South Korean chipmaker SK Hynix has announced plans for three new chip plants in its home country. The world's second biggest memory chip company said it would spend hugely on the project.
SK Hynix plans to spend 46tn won (£24bn, €33bn, $38bn) in facility investments, which would have updated production techniques to boost its competitiveness in the ever-evolving global semiconductor industry. This would be done over the next 10 years.
At a dedication ceremony for a recently completed new chip plant in Icheon, SK Group chairman Chey Tae-Won, who was released from prison by a presidential pardon, announced the investment. The new plant would get a total of 15tn won investment, and the remaining amount would be spent on building two more chip factories in Icheon and Cheongju.
The new line will be ready for production within the third-quarter, and is expected to produce a maximum 200,000 sheets of 300mm dynamic random-access memory (DRAM) wafers every month. Following the news, shares in SK Hynix jumped as much as 9.3% in South Korea.
SK Hynix's mammoth investment comes as its rivals including Samsung, Micron Technology and Toshiba are taking steps to bolster their production capacity, anticipating high demand for memory chips used in smartphones, tablets and other devices. Due to high demand, the memory chip industry has enjoyed robust profits in recent quarters. SK Hynix reported a 65% on-year increase in second-quarter net profit.

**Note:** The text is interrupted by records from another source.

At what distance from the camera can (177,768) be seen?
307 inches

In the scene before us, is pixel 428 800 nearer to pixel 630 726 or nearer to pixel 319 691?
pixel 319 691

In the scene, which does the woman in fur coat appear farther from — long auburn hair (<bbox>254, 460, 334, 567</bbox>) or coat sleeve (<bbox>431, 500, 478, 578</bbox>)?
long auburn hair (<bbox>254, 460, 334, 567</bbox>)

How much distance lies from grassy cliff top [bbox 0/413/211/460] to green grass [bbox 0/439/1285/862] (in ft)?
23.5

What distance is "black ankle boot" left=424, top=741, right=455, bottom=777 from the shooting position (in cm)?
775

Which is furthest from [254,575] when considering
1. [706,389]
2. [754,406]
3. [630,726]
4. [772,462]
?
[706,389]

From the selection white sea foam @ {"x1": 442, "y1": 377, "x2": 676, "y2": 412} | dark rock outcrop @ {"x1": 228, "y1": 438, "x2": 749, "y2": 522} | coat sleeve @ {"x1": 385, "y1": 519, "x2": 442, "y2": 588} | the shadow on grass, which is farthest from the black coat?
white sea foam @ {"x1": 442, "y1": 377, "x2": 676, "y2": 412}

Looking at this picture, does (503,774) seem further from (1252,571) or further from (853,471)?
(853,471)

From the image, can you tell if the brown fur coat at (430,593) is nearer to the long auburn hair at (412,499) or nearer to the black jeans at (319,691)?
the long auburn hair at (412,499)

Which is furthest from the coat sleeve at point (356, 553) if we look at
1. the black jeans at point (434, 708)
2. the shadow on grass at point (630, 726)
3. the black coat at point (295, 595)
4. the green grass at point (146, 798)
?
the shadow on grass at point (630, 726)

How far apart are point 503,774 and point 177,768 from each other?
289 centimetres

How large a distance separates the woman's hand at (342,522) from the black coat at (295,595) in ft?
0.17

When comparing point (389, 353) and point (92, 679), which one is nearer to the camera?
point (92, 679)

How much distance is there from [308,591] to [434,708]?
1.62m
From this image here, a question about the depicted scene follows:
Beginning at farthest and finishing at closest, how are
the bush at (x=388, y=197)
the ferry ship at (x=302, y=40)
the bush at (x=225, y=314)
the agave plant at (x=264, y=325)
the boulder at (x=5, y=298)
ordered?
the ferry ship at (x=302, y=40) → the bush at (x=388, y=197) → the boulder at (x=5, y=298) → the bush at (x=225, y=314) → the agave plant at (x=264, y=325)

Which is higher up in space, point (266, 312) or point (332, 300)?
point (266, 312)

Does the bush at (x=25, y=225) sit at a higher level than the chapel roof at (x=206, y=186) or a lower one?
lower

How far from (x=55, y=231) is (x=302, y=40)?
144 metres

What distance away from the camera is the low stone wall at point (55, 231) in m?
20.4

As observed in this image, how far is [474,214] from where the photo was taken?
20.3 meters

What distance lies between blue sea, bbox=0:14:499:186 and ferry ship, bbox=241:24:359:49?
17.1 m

Samsung earlier said it would construct a multi-billion-dollar chip production facility in Pyeongtaek of Seoul to cater to the increasing demand for semiconductors from the smartphone industry. The world's largest memory chip maker plans to invest $14.7bn in a new plant, which will produce either logic or memory chips. The company is yet to decide on the type of products to be made at the plant.